Today, we are launching a technical preview of GitHub Copilot, a new AI pair programmer that helps you write better code. GitHub Copilot draws context from the code you’re working on, suggesting whole lines or entire functions. It helps you quickly discover alternative ways to solve problems, write tests, and explore new APIs without having to tediously tailor a search for answers on the internet. As you type, it adapts to the way you write code—to help you complete your work faster.
Sounds like a cool and useful feature, but this does raise some interesting questions about the code it generates. Sure, generated code might be entirely new, but what about possible cases where the code it “generates” is just taken from the existing projects the AI was trained on? The AI was trained on open source code available on GitHub, including a lot of code licensed under, for instance, the GPL. GitHub says in the Copilot FAQ:
GitHub Copilot is a code synthesizer, not a search engine: the vast majority of the code that it suggests is uniquely generated and has never been seen before. We found that about 0.1% of the time, the suggestion may contain some snippets that are verbatim from the training set. Here is an in-depth study on the model’s behavior. Many of these cases happen when you don’t provide sufficient context (in particular, when editing an empty file), or when there is a common, perhaps even universal, solution to the problem.
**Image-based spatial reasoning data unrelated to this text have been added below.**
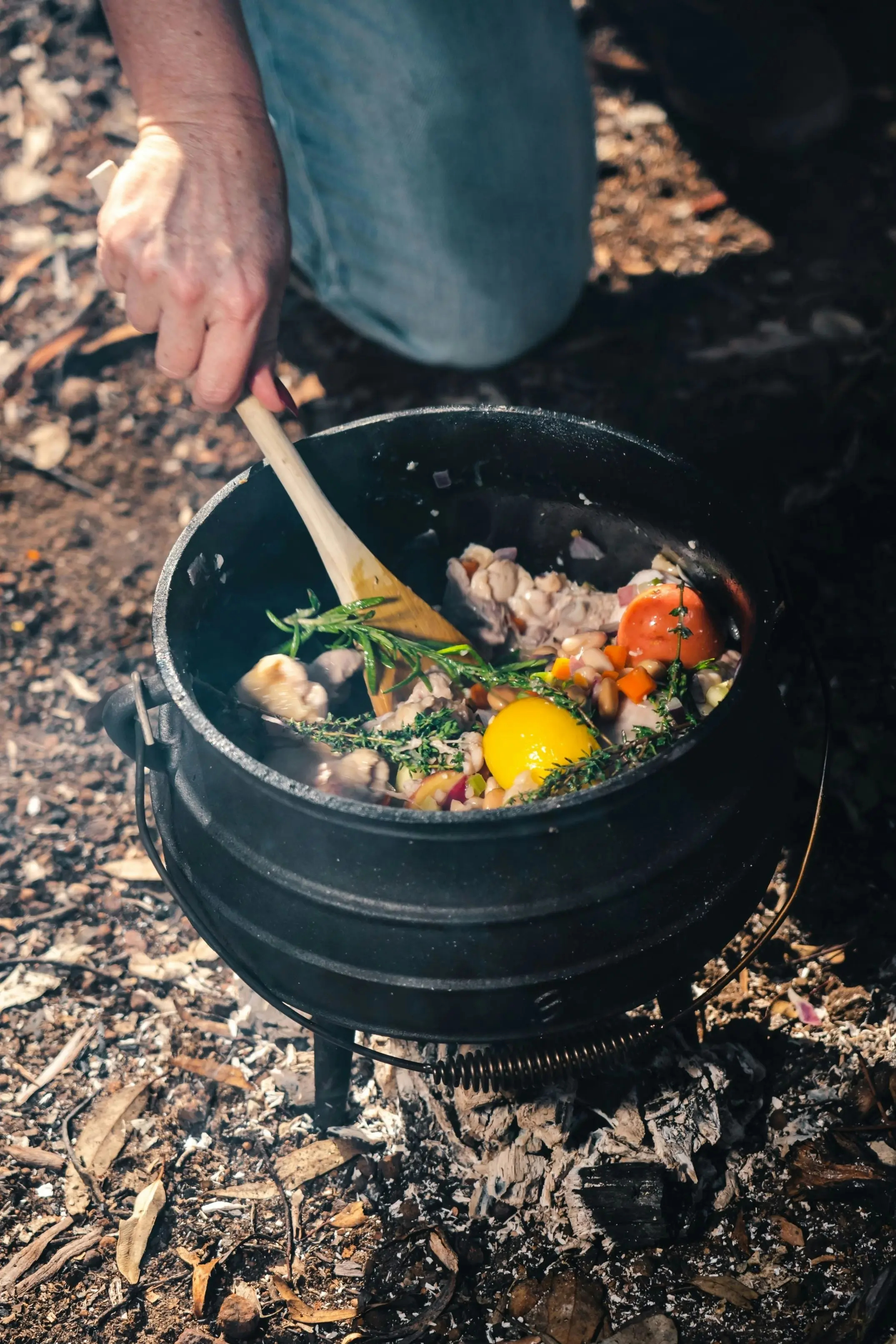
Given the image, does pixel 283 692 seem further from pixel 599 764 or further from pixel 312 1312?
pixel 312 1312

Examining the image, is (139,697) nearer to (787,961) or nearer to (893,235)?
(787,961)

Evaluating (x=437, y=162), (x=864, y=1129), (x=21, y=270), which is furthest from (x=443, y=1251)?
(x=21, y=270)

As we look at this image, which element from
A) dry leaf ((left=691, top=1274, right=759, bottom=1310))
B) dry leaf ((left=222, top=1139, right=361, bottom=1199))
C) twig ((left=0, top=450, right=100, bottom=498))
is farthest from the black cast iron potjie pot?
twig ((left=0, top=450, right=100, bottom=498))

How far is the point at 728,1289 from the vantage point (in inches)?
97.7

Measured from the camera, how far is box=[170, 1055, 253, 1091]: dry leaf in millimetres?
2994

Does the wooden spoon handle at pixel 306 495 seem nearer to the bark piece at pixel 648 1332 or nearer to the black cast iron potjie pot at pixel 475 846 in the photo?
the black cast iron potjie pot at pixel 475 846

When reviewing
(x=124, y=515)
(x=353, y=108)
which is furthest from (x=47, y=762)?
(x=353, y=108)

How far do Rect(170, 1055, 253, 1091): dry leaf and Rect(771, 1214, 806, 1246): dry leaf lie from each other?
145 cm

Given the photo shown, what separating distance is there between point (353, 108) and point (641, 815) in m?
3.68

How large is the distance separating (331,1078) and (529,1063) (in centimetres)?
66

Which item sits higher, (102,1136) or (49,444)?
(49,444)

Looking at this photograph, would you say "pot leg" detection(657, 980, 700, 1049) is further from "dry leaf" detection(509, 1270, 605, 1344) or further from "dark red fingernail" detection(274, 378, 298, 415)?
"dark red fingernail" detection(274, 378, 298, 415)

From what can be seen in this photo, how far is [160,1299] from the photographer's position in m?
2.60

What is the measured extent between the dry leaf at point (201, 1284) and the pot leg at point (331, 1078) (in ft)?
1.39
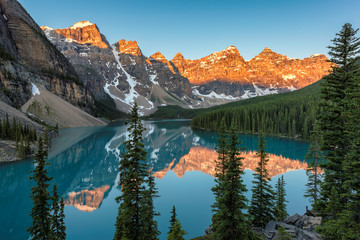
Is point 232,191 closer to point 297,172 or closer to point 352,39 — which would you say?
point 352,39

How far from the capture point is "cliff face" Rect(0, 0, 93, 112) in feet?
335

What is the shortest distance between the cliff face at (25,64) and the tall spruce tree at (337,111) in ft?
390

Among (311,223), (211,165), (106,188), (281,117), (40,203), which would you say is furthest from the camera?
(281,117)

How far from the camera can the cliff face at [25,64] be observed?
10212 cm

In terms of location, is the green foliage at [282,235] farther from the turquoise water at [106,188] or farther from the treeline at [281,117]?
the treeline at [281,117]

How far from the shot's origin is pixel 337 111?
1473 centimetres

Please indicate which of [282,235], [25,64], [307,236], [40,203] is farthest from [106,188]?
[25,64]

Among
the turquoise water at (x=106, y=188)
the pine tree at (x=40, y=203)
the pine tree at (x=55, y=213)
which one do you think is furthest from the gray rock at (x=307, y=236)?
the pine tree at (x=55, y=213)

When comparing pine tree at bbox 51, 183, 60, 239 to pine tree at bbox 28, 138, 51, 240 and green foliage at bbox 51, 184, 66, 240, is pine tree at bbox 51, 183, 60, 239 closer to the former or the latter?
green foliage at bbox 51, 184, 66, 240

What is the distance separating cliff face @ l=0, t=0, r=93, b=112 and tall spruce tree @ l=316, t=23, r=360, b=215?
11888cm

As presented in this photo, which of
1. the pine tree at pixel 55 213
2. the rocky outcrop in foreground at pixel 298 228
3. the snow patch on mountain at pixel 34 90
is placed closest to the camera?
the rocky outcrop in foreground at pixel 298 228

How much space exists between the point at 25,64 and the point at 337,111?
166 metres

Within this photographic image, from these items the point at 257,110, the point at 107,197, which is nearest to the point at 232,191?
the point at 107,197

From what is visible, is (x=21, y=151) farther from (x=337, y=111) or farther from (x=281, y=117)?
(x=281, y=117)
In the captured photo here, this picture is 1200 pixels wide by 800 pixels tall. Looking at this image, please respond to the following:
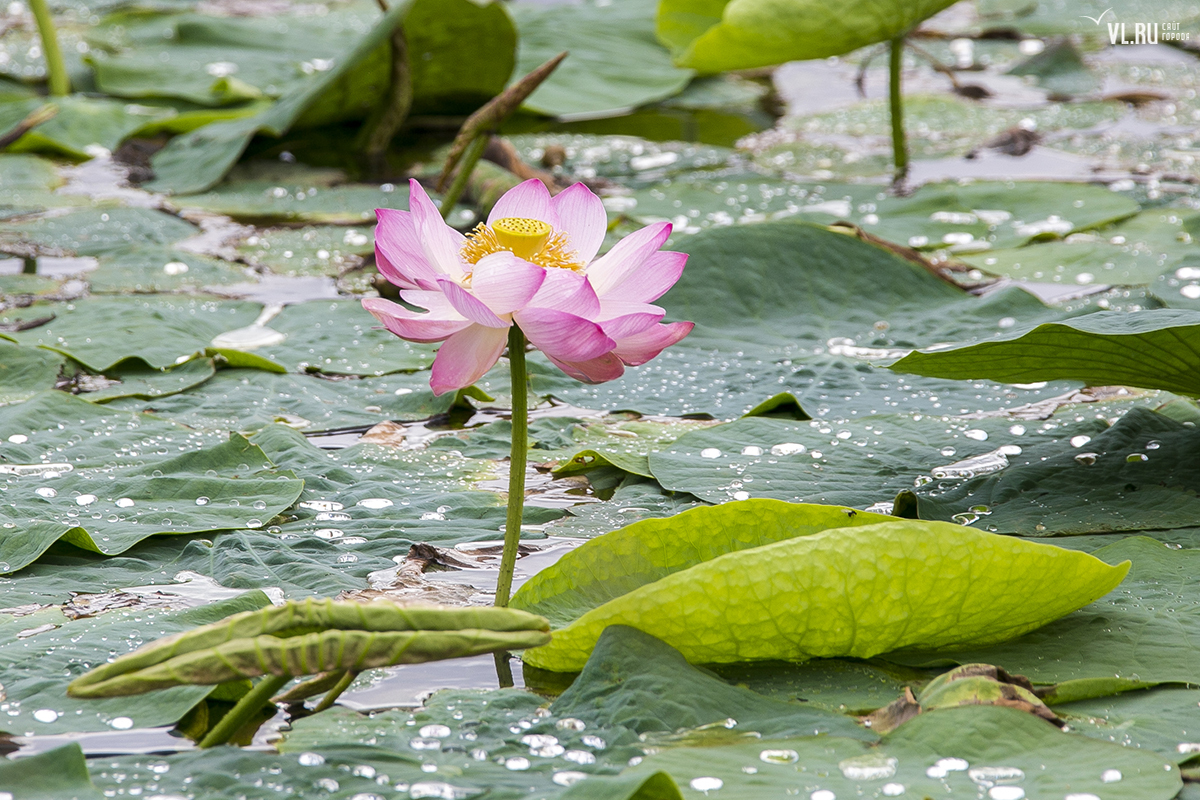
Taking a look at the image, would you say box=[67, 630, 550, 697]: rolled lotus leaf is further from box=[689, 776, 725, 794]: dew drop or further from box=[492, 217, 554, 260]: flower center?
box=[492, 217, 554, 260]: flower center

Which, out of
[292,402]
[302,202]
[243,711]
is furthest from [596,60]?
[243,711]

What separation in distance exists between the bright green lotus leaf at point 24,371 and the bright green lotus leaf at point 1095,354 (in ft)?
3.79

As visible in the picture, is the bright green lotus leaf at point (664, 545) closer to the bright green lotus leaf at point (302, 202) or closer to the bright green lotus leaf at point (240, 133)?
the bright green lotus leaf at point (302, 202)

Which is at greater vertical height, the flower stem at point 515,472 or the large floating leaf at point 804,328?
the flower stem at point 515,472

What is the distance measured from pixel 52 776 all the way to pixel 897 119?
2.41m

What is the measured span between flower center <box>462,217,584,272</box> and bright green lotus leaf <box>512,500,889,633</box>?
24 centimetres


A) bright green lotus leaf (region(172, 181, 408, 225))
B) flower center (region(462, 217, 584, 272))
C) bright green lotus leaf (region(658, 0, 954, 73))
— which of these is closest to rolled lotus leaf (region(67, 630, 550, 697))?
flower center (region(462, 217, 584, 272))

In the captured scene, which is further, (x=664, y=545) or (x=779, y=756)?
(x=664, y=545)

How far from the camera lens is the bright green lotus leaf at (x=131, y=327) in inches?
66.7

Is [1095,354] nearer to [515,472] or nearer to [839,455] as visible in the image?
[839,455]

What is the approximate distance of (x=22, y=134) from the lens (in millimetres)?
2848

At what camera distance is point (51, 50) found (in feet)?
10.1

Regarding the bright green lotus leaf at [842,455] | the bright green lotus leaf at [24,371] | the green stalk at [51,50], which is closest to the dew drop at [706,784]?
the bright green lotus leaf at [842,455]

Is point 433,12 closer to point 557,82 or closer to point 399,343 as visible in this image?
point 557,82
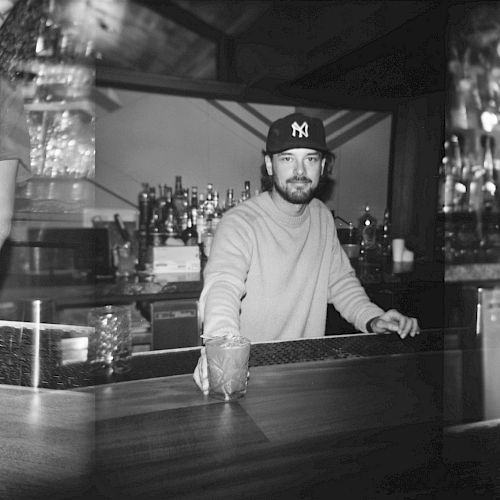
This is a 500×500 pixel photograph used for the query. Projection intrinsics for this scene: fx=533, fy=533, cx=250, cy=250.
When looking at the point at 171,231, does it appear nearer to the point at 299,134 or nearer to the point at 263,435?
the point at 299,134

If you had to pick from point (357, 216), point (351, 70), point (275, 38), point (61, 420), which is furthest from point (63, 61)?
point (61, 420)

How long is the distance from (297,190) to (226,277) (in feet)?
1.40

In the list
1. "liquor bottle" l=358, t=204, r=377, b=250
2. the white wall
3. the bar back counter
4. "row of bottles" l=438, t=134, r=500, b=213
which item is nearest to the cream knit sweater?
"liquor bottle" l=358, t=204, r=377, b=250

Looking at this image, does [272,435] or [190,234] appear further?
[190,234]

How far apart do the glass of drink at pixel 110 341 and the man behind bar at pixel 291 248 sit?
17.0 inches

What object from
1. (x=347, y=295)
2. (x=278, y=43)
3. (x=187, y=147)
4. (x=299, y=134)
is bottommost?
(x=347, y=295)

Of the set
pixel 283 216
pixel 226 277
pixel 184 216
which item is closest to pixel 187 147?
pixel 184 216

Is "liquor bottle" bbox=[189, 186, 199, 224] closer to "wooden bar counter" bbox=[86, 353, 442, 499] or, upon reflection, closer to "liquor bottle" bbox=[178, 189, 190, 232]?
"liquor bottle" bbox=[178, 189, 190, 232]

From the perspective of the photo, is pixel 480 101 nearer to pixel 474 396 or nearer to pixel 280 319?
pixel 280 319

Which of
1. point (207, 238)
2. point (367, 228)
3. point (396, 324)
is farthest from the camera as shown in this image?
point (207, 238)

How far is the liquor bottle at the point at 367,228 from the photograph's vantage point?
2333 millimetres

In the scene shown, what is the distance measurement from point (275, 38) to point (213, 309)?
1722mm

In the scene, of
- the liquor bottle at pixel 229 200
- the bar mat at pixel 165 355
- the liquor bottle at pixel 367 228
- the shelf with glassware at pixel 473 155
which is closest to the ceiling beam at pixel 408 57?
the shelf with glassware at pixel 473 155

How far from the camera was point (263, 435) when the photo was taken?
29.4 inches
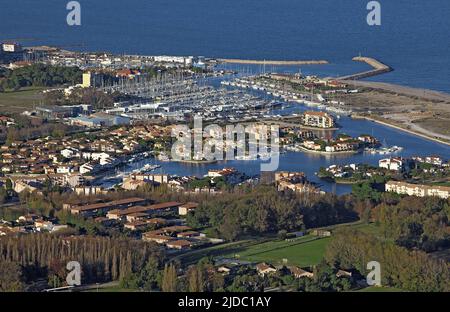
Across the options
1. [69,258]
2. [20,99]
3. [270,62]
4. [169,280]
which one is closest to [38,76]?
[20,99]

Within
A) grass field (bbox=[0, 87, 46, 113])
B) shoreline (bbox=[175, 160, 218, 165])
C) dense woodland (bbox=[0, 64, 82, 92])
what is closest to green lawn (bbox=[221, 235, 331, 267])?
shoreline (bbox=[175, 160, 218, 165])

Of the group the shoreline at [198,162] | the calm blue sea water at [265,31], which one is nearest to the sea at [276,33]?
the calm blue sea water at [265,31]

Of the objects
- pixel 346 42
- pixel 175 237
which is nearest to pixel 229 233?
pixel 175 237

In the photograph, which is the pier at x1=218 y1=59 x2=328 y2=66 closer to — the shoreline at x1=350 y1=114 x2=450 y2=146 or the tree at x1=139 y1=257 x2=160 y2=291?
the shoreline at x1=350 y1=114 x2=450 y2=146
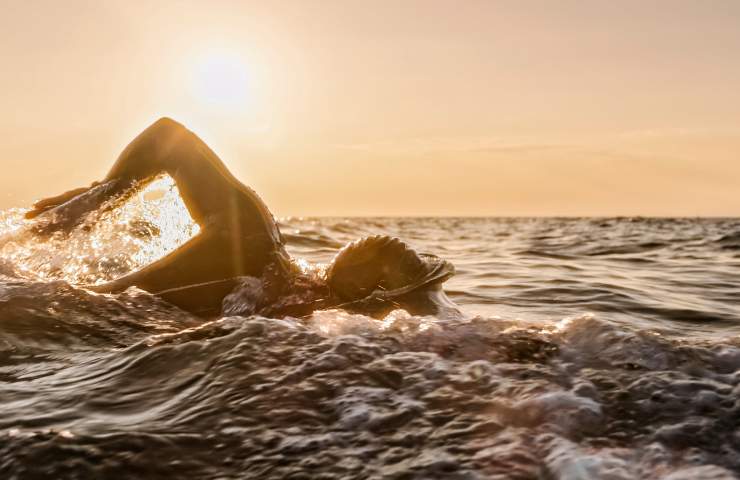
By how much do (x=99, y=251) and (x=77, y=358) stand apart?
3402 millimetres

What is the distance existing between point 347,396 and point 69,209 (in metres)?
3.85

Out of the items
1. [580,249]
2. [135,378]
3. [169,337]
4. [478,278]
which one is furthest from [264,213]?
[580,249]

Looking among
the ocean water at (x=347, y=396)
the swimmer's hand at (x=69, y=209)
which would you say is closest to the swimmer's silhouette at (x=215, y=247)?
the swimmer's hand at (x=69, y=209)

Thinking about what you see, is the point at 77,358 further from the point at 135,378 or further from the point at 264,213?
the point at 264,213

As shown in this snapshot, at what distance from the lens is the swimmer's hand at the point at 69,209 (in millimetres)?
5973

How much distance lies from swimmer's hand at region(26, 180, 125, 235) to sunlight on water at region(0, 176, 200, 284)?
8 cm

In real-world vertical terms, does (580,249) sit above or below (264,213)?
below

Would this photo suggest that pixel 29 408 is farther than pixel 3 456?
Yes

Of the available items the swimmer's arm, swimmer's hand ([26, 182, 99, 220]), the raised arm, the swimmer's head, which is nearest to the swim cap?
the swimmer's head

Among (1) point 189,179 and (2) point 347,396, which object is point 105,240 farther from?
(2) point 347,396

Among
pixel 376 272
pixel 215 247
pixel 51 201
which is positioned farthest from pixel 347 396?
pixel 51 201

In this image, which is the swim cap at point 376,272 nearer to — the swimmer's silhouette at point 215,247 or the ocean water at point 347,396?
the swimmer's silhouette at point 215,247

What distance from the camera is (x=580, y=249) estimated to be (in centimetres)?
1747

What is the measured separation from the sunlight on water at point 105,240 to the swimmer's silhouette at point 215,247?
204 millimetres
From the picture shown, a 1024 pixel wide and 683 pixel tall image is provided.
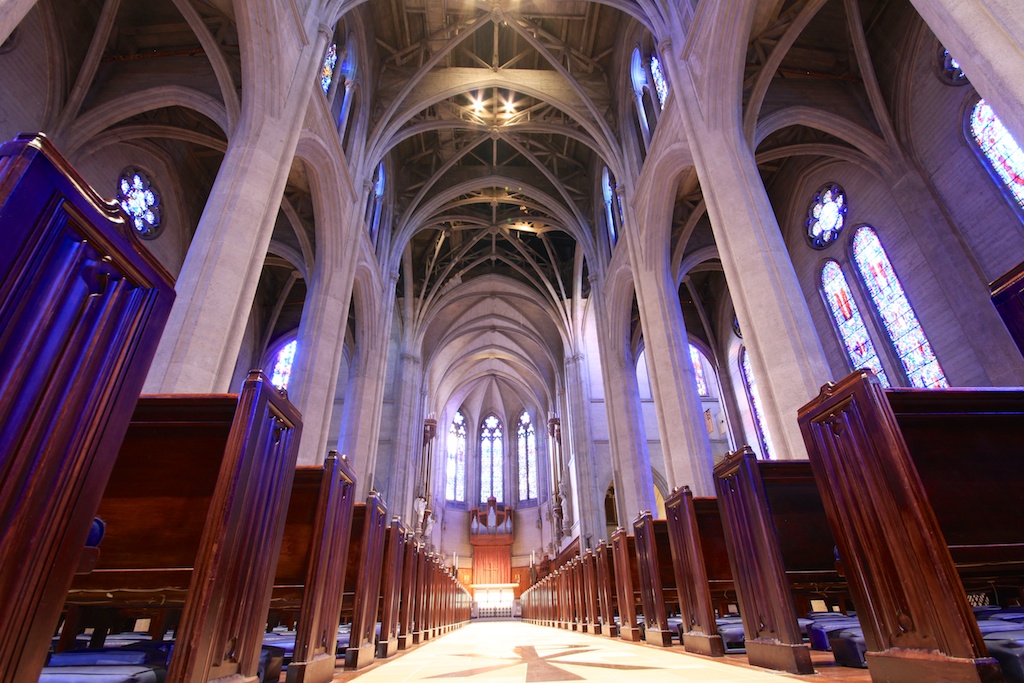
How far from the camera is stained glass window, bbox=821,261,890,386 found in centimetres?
1027

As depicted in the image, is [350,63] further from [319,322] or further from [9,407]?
[9,407]

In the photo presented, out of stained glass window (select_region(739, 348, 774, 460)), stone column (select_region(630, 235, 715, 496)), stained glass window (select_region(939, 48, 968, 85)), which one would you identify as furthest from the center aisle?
stained glass window (select_region(739, 348, 774, 460))

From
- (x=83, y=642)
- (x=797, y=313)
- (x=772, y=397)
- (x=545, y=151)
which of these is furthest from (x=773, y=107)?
(x=83, y=642)

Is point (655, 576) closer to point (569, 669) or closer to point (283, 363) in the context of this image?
point (569, 669)

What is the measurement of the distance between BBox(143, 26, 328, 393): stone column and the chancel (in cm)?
4

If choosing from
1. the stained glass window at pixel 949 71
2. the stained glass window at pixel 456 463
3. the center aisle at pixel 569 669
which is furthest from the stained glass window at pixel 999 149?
the stained glass window at pixel 456 463

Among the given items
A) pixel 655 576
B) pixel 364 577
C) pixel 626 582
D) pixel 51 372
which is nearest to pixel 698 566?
pixel 655 576

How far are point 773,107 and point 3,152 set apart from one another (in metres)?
10.8

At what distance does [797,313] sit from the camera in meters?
5.98

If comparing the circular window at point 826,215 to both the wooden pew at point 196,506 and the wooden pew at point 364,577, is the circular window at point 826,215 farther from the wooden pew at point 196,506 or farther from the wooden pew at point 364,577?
the wooden pew at point 196,506

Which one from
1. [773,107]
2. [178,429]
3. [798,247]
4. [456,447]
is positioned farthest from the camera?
[456,447]

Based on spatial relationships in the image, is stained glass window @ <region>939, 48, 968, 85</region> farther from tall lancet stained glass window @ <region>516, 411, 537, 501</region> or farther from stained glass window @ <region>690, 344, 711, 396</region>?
tall lancet stained glass window @ <region>516, 411, 537, 501</region>

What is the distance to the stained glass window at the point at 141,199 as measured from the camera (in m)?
10.5

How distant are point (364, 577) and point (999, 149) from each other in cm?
1083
We are building an origin tracker to help detect the rare instances of code that is repeated from the training set, to help you make good real-time decisions about GitHub Copilot’s suggestions.
That 0.1% may not sound like a lot, but that’s misleading – another way to put it is that out of every 1000 suggestions Copilot makes, 1 is copy/pasted code someone has written and selected a license for, and that license must, of course, be respected. On top of that, it’s hard to argue that code generated from a set of existing open source code doesn’t constitute a derivative work, and is thus covered by the copyright open source licenses are based on.
I am not a lawyer, so I’m not going to argue Copilot is definitively a massive GPL violation, but as a layman, on the face of it, it definitely feels like a tool that’s going to strip a lot of code from their licenses – without consent and permission of the code’s authors.